§ **Required action**
Quote word for word from the line holding "Red Grapes Hanging" to the last line below, including both, and omit any pictures.

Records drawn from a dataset
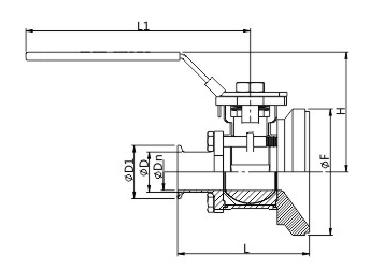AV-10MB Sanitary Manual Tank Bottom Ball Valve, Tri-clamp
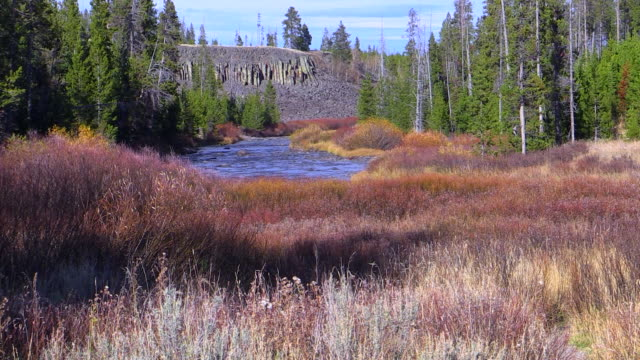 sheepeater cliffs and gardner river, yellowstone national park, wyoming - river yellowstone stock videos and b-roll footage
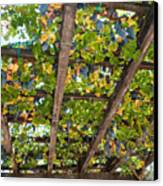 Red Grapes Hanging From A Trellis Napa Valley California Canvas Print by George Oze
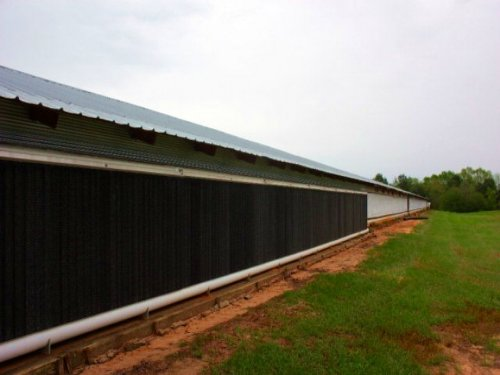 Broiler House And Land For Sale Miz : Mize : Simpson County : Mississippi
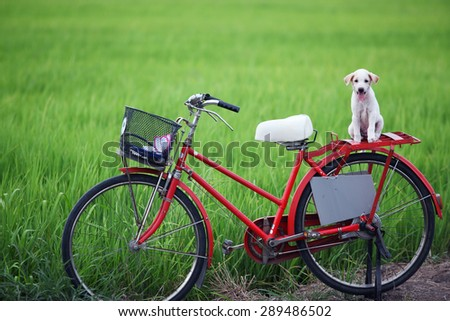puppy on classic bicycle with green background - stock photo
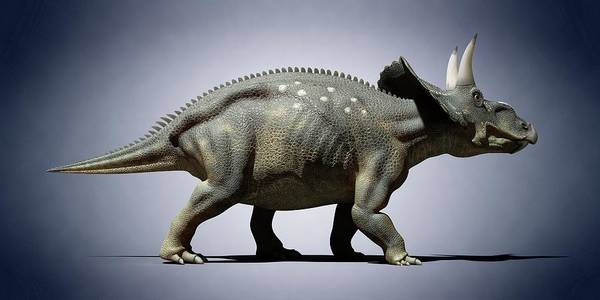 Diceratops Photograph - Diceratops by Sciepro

§ **Answer box**
 Red Grapes Hanging From A Trellis Napa Valley California Canvas Print by George Oze
 Broiler House And Land For Sale Miz : Mize : Simpson County : Mississippi
puppy on classic bicycle with green background - stock photo
 Diceratops Photograph - Diceratops by Sciepro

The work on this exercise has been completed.